WORK TO BE COMPLETED: Rewrite the caption text of every item below with "windows" swapped for "panes" and everything else left as it is. Omit the pictures from your answer.

---------- TASK MATERIAL ----------

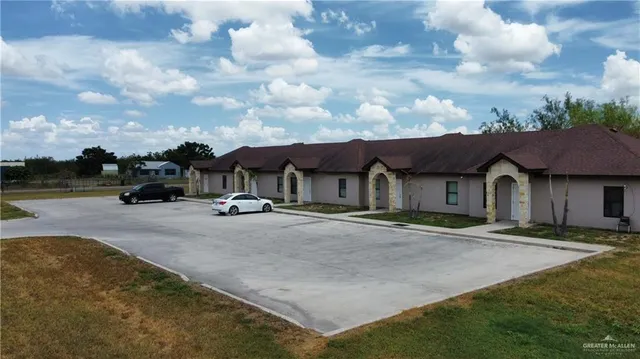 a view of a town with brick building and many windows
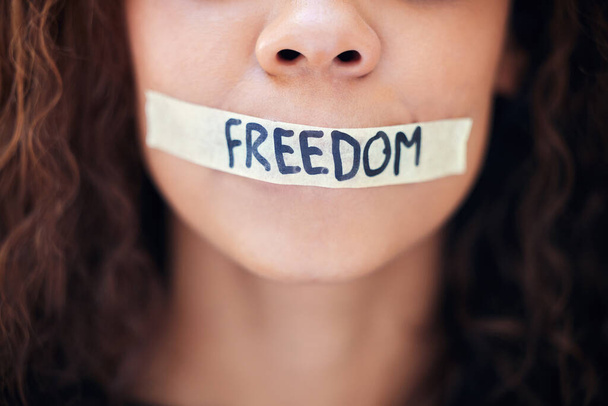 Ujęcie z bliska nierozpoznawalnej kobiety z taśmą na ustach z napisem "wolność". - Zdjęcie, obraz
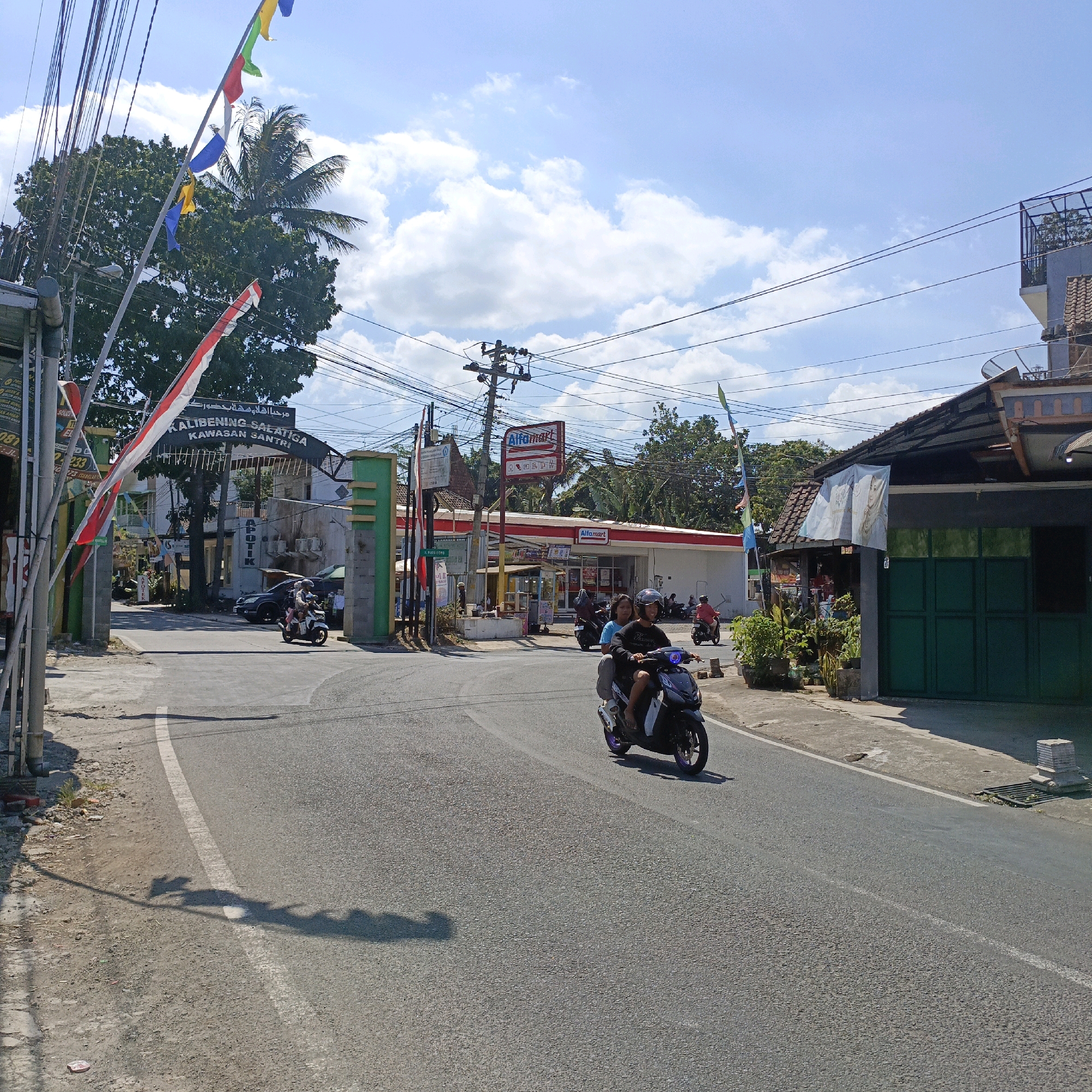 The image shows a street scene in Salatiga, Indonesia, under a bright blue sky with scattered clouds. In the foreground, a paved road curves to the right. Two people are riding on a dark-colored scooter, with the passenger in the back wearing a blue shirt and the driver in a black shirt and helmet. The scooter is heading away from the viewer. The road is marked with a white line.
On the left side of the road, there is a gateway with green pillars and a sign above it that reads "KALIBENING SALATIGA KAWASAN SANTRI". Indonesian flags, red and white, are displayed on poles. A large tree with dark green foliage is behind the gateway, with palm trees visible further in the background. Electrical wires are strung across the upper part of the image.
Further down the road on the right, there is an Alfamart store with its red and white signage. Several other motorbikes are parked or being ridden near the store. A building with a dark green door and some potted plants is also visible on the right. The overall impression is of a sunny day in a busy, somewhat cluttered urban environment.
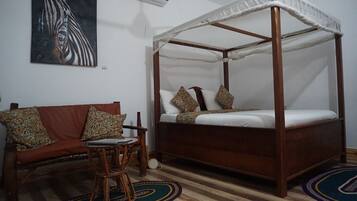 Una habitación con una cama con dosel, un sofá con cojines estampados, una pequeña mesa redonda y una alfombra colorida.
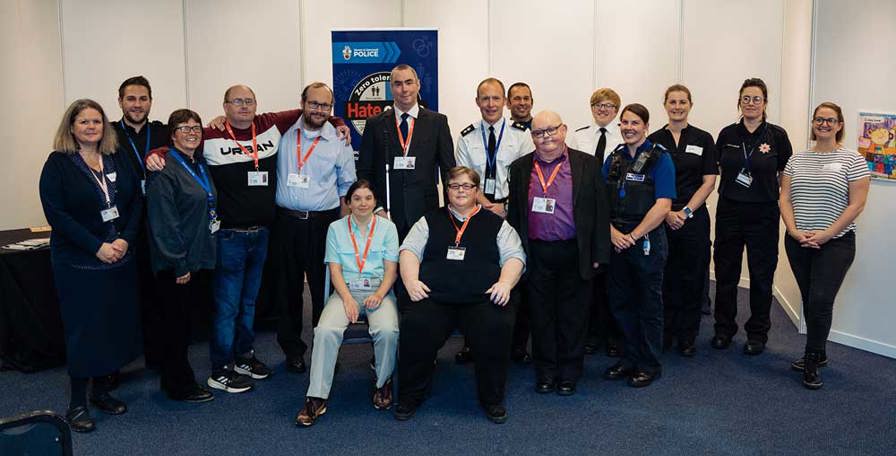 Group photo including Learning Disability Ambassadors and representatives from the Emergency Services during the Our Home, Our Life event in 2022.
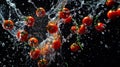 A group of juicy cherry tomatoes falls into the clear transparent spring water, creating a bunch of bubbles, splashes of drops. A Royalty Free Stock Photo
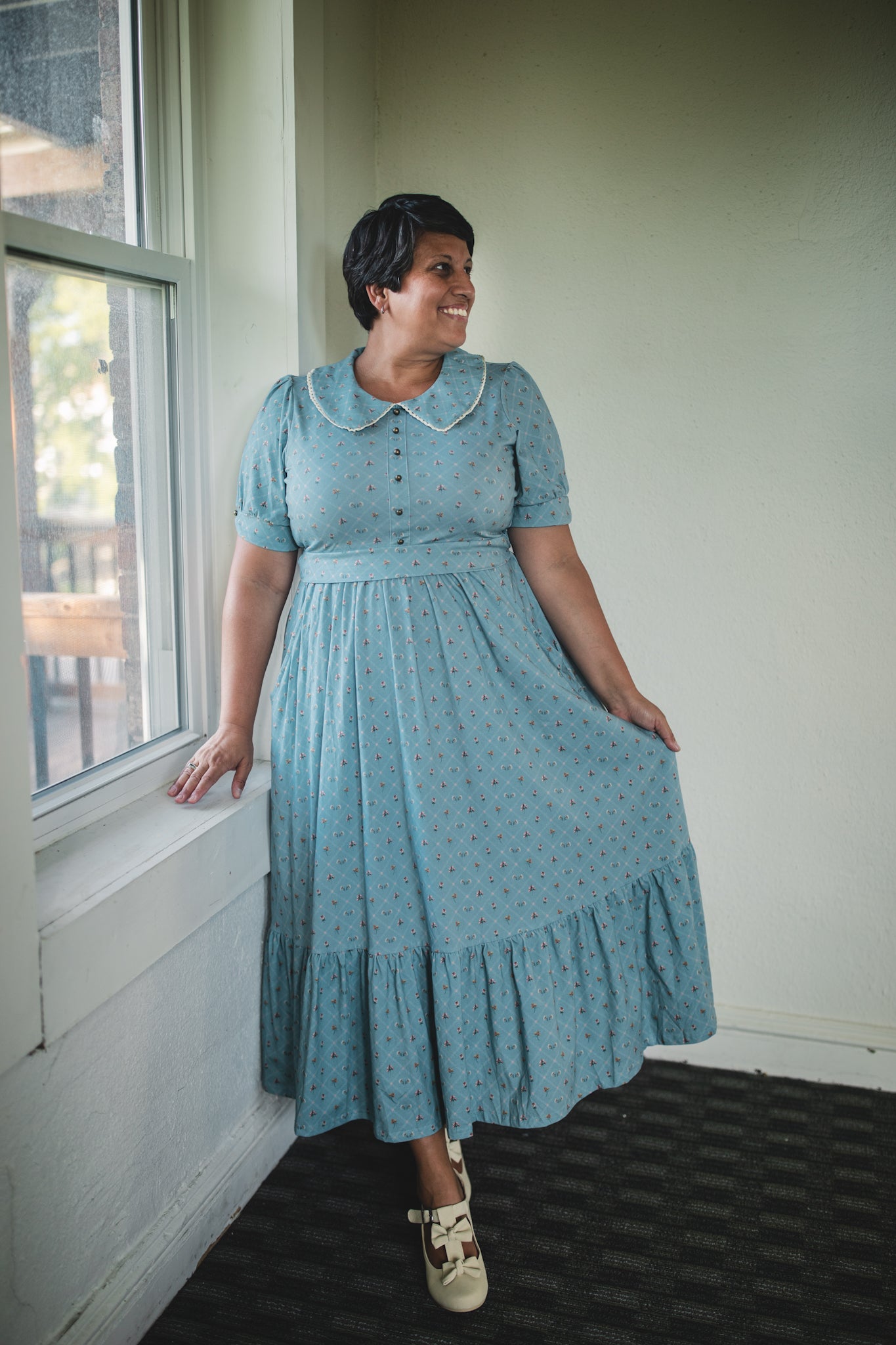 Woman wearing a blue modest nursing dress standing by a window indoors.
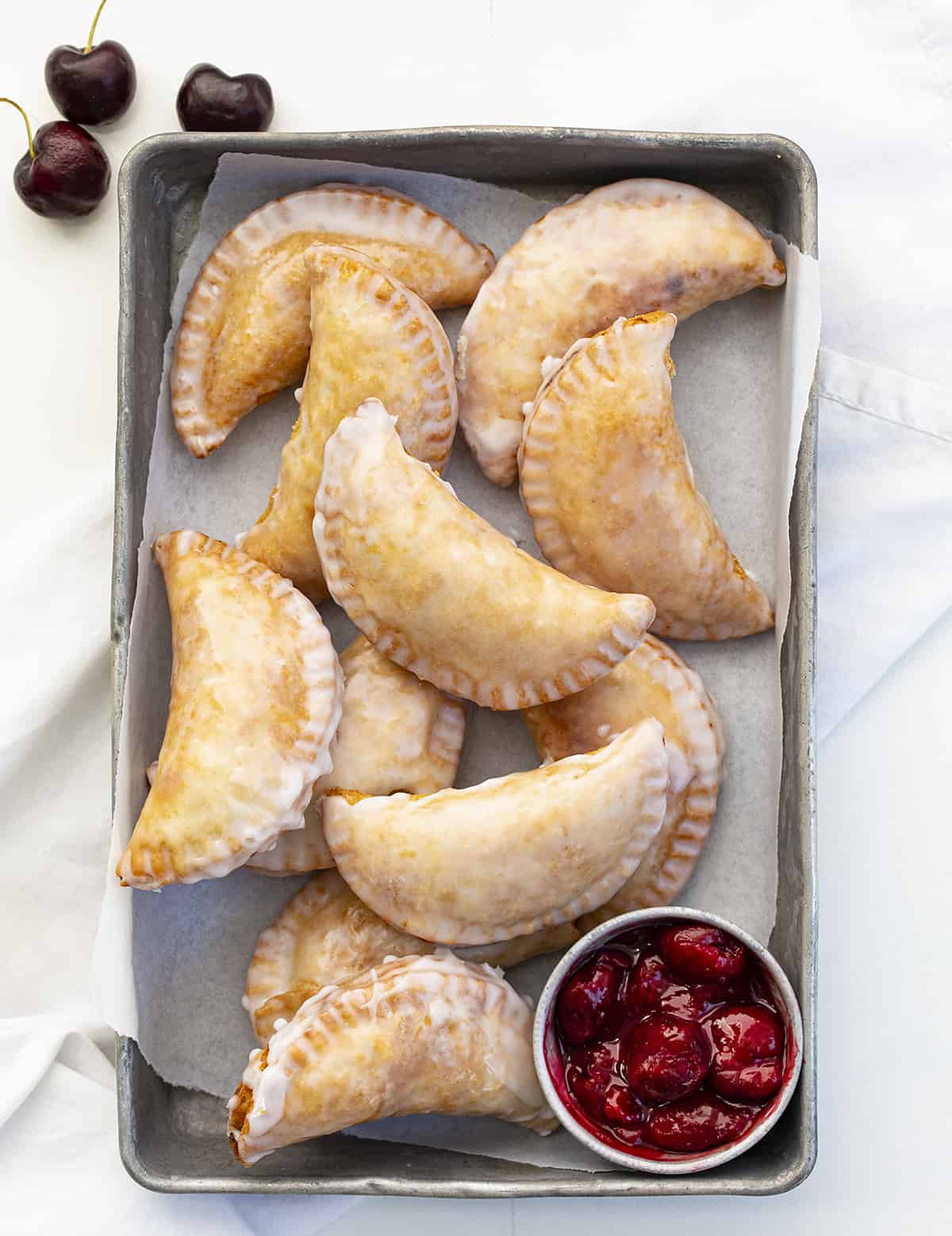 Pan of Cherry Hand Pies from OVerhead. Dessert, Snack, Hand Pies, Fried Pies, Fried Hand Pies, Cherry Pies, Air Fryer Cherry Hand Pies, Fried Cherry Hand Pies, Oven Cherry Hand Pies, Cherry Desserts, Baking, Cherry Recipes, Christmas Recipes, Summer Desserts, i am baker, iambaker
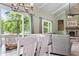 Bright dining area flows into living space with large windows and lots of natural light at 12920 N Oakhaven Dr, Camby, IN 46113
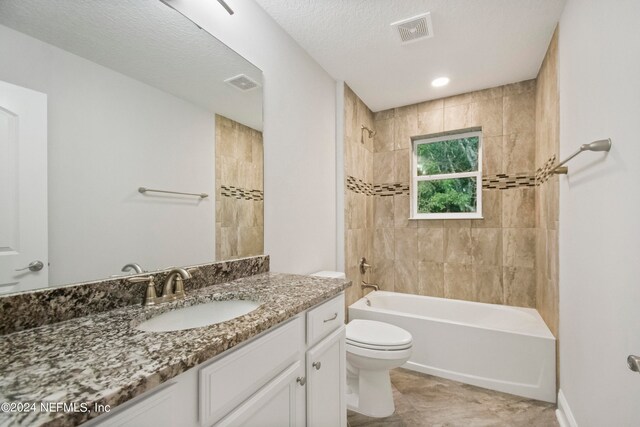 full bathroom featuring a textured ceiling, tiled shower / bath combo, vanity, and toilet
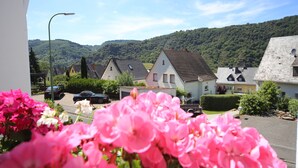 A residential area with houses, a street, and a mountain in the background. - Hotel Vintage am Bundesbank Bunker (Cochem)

----------

TASK RESULT:
 a view of a town with brick building and many panes
 Ujęcie z bliska nierozpoznawalnej kobiety z taśmą na ustach z napisem "wolność". - Zdjęcie, obraz
 The image shows a street scene in Salatiga, Indonesia, under a bright blue sky with scattered clouds. In the foreground, a paved road curves to the right. Two people are riding on a dark-colored scooter, with the passenger in the back wearing a blue shirt and the driver in a black shirt and helmet. The scooter is heading away from the viewer. The road is marked with a white line.
On the left side of the road, there is a gateway with green pillars and a sign above it that reads "KALIBENING SALATIGA KAWASAN SANTRI". Indonesian flags, red and white, are displayed on poles. A large tree with dark green foliage is behind the gateway, with palm trees visible further in the background. Electrical wires are strung across the upper part of the image.
Further down the road on the right, there is an Alfamart store with its red and white signage. Several other motorbikes are parked or being ridden near the store. A building with a dark green door and some potted plants is also visible on the right. The overall impression is of a sunny day in a busy, somewhat cluttered urban environment.
 Una habitación con una cama con dosel, un sofá con cojines estampados, una pequeña mesa redonda y una alfombra colorida.
 Group photo including Learning Disability Ambassadors and representatives from the Emergency Services during the Our Home, Our Life event in 2022.
 A group of juicy cherry tomatoes falls into the clear transparent spring water, creating a bunch of bubbles, splashes of drops. A Royalty Free Stock Photo
 Woman wearing a blue modest nursing dress standing by a window indoors.
 Pan of Cherry Hand Pies from OVerhead. Dessert, Snack, Hand Pies, Fried Pies, Fried Hand Pies, Cherry Pies, Air Fryer Cherry Hand Pies, Fried Cherry Hand Pies, Oven Cherry Hand Pies, Cherry Desserts, Baking, Cherry Recipes, Christmas Recipes, Summer Desserts, i am baker, iambaker
 Bright dining area flows into living space with large panes and lots of natural light at 12920 N Oakhaven Dr, Camby, IN 46113
 full bathroom featuring a textured ceiling, tiled shower / bath combo, vanity, and toilet
 A residential area with houses, a street, and a mountain in the background. - Hotel Vintage am Bundesbank Bunker (Cochem)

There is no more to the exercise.